#### [WRITTEN TASK]
Gather every line of the material below that contains the word "this", and treat uppercase and lowercase letters as different.

#### [RECORDS TO PROCESS]

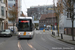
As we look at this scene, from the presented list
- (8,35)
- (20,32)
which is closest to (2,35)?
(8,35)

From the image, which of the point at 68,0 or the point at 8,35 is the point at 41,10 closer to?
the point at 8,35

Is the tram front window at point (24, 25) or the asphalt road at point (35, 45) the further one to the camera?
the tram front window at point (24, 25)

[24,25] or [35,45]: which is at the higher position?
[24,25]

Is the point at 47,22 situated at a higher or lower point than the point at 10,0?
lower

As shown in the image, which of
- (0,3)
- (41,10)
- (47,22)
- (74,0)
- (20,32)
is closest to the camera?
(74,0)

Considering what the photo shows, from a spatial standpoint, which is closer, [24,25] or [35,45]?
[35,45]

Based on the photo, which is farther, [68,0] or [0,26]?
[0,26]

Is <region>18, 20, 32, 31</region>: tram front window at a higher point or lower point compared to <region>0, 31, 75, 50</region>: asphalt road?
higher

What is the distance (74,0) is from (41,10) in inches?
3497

---

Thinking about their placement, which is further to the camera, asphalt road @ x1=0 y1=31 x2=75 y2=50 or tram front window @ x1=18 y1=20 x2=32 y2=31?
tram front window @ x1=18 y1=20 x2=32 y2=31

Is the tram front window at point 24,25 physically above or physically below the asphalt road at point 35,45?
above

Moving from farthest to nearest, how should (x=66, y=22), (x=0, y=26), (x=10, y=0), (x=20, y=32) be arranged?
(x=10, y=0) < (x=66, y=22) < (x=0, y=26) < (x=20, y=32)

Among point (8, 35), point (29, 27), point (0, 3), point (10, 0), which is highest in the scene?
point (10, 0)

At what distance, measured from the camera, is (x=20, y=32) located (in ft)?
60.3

---

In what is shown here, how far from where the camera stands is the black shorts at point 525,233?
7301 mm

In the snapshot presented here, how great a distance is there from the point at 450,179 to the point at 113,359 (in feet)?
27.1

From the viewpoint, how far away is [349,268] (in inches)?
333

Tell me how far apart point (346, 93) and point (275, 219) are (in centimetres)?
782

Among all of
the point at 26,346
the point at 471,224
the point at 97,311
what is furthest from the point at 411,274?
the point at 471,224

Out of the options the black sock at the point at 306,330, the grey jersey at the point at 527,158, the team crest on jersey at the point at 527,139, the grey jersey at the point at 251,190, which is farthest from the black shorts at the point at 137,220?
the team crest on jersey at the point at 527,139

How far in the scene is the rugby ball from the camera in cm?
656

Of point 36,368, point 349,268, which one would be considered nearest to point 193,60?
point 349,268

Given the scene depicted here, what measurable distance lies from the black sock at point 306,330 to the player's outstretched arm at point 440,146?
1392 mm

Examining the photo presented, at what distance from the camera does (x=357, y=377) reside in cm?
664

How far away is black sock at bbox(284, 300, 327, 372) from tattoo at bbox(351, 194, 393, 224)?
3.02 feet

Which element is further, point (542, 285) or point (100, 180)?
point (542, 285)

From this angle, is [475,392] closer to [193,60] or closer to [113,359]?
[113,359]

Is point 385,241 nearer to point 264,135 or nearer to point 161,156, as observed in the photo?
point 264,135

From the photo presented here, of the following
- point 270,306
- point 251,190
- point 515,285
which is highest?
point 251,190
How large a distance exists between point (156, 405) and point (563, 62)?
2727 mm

#### [THE COMPLETED TASK]
As we look at this scene, from the presented list
From this angle, is [475,392] closer to [193,60] or closer to [113,359]?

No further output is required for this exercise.